The official synopsis should have said:
---- Warning: East Coast Snob Disses all things Californian ----
What it says instead is:

From Amy Wilentz, comes an irreverent, inventive portrait of the state of California and its unlikely governor, Arnold Schwarzenegger. As a lifelong easterner and an outsider in the West she takes the reader on a picaresque journey from exclusive Hollywood soirees to a fantasy city in the Mojave desert, from the La Brea Tar Pits to celebrity-besotted Sacramento, from the tents of Skid Row to surf-drunk Malibu, from a snowbird retreat near Mexico to the hippie preserve of tide-beaten Big Sur, along the way offering up sharp observations on politics, fund-raising, the water supply, the Beach Boys, earthquake preparedness, home economics, catastrophism, movie-star politicians, political movie stars, Charlie Manson, and location scouts who want to rent your house in order to make television commercials for bathroom wall cleansers or Swedish banks.

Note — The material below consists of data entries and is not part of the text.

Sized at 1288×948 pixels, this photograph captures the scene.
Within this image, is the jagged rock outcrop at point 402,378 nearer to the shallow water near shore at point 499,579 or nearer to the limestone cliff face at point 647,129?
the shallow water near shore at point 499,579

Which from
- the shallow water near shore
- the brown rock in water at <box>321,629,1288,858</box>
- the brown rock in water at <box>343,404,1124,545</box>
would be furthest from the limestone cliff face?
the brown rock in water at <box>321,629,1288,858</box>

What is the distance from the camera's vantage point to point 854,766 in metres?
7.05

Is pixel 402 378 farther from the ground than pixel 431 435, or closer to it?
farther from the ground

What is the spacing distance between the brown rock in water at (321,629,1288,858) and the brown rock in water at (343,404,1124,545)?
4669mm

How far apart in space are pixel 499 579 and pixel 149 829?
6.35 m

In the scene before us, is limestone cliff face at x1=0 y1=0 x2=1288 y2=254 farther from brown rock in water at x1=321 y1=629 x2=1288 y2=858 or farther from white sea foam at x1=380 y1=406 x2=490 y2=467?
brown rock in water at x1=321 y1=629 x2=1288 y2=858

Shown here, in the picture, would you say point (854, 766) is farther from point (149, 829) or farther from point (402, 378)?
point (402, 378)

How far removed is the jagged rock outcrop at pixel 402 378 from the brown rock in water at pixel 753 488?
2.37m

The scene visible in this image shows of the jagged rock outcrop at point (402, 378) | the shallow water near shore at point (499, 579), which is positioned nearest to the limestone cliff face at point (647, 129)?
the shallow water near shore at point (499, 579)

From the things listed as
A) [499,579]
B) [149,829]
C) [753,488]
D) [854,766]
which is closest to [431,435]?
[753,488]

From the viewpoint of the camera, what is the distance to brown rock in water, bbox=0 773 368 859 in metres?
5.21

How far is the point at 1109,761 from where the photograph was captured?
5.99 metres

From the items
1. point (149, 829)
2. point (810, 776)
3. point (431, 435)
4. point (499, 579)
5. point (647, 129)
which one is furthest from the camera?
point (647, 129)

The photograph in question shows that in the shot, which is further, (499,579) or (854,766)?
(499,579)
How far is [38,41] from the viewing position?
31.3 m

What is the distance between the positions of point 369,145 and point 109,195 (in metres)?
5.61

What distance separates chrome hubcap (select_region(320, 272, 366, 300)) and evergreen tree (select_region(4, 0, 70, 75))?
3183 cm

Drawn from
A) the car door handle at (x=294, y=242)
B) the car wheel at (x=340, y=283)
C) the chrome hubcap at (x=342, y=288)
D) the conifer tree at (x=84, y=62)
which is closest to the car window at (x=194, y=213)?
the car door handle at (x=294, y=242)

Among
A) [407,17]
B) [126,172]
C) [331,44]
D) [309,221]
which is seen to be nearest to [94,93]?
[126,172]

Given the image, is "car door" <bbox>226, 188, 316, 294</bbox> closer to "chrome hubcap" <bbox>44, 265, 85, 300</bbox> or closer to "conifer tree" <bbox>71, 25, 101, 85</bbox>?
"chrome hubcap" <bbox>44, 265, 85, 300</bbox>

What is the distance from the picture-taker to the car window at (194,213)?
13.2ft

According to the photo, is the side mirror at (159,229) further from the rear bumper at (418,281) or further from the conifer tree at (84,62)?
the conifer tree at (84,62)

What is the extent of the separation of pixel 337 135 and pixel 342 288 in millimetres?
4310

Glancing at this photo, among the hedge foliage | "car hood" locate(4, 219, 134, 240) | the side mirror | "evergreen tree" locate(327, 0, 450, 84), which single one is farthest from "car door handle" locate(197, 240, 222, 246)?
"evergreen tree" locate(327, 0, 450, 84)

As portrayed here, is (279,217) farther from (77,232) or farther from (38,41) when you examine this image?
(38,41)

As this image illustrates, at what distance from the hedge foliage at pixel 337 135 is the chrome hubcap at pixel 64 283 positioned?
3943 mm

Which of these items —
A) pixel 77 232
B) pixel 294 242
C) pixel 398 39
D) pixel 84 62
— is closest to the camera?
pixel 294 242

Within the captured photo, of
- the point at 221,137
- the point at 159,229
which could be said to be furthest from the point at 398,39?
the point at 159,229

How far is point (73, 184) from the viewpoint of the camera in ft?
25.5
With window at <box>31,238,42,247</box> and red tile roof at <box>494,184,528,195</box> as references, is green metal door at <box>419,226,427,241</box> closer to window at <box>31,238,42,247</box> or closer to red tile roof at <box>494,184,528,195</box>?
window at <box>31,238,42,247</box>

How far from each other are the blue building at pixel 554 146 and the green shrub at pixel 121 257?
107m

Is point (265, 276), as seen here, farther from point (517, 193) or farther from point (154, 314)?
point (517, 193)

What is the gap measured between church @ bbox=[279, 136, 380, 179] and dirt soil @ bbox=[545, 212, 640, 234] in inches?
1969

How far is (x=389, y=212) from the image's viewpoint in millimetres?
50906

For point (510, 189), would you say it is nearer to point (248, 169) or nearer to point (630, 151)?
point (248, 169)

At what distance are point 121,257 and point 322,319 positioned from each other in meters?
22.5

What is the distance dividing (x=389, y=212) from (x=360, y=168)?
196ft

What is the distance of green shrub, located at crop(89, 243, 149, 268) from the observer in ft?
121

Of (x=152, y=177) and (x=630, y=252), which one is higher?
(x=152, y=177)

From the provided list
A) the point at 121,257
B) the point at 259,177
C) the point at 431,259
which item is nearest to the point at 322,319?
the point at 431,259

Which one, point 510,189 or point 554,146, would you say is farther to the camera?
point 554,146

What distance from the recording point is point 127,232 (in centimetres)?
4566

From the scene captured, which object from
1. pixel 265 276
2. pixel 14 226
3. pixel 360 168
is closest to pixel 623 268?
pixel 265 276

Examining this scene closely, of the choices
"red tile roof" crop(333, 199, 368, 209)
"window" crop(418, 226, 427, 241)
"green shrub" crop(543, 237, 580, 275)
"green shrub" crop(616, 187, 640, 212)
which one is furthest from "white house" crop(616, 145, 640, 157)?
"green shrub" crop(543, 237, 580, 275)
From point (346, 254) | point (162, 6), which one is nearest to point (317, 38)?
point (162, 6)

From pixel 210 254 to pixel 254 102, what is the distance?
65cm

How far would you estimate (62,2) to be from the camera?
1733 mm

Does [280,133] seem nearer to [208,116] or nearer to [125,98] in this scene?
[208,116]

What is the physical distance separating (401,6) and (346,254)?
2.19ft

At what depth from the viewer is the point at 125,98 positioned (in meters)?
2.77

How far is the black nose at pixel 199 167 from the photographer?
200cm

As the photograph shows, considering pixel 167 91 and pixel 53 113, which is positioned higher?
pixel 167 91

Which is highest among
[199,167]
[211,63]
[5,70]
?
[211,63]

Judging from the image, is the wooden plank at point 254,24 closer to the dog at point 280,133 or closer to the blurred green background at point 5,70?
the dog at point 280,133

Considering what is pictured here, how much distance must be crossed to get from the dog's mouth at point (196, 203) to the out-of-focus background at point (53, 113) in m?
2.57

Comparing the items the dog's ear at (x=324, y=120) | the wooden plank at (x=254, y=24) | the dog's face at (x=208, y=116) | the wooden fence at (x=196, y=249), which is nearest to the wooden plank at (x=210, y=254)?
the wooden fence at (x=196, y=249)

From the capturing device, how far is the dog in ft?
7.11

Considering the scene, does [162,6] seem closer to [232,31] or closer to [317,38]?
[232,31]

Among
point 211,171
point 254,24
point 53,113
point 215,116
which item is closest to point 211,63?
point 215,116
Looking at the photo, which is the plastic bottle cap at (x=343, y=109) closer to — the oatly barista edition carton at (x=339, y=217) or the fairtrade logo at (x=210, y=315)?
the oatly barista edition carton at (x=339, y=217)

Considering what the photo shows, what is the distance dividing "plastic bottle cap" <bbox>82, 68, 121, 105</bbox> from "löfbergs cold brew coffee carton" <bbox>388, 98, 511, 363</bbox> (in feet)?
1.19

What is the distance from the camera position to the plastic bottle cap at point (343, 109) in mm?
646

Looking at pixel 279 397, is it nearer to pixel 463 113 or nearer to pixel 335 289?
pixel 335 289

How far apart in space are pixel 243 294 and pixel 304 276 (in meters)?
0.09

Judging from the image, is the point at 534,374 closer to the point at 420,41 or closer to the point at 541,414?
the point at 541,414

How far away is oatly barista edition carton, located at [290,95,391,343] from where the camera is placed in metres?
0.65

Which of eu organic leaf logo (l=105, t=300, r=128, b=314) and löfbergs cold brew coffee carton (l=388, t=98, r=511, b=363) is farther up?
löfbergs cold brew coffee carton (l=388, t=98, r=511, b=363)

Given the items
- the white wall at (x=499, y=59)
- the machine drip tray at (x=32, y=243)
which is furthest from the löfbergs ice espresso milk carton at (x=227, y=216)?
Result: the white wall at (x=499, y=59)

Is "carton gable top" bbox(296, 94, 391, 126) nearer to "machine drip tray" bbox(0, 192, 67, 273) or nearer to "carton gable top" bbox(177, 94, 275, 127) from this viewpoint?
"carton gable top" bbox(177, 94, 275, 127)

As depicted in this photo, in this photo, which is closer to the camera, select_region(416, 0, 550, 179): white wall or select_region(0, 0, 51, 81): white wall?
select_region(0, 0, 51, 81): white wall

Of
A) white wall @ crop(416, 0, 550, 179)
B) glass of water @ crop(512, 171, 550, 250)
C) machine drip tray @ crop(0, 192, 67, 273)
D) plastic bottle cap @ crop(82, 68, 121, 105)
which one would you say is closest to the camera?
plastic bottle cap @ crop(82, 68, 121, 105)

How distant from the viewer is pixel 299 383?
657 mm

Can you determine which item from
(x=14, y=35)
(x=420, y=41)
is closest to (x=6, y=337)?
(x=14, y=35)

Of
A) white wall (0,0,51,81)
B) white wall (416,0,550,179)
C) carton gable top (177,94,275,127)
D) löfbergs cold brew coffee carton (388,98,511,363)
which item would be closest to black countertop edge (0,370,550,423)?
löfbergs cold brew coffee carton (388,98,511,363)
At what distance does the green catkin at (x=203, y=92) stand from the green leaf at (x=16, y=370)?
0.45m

Wilentz moved to Los Angeles from a Manhattan wounded by September 11, only to discover a paradise marred by fire, flood, and mudslides. In what seemed like a joke to her, a Democratic governor nicknamed Gumby was about to be ousted by an Austrian muscleman in a bizarre election promoted by a millionaire whose business was car alarms. Intrigued, she set out to find the essence of the quirky, trailblazing state. During her travels, she spots celebrities but can't quite place them, drops in on famous salons with habitués like Warren Beatty and Ariana Huffington, and visits the neglected office of one very special 9,000-year-old woman.

Plunging into the traffic of California, Wilentz noodles out meaning in some of the least likely of places; she sees the political in the personal and the personal in the political. By now an expert on tremors real and imagined, she offers readers on both coasts insights into where California stands today, and America as well.

Sounded pretty good; so and why not? I'm always up for a little wit and sarcasm.

Unfortunately I did not find it witty. There were little pieces that were amusing, but mainly it is a dull, mean spirited and incredibly repetitive rant on everything wrong with California and everyone she has ever met here.

The title is great; the book -- not so much.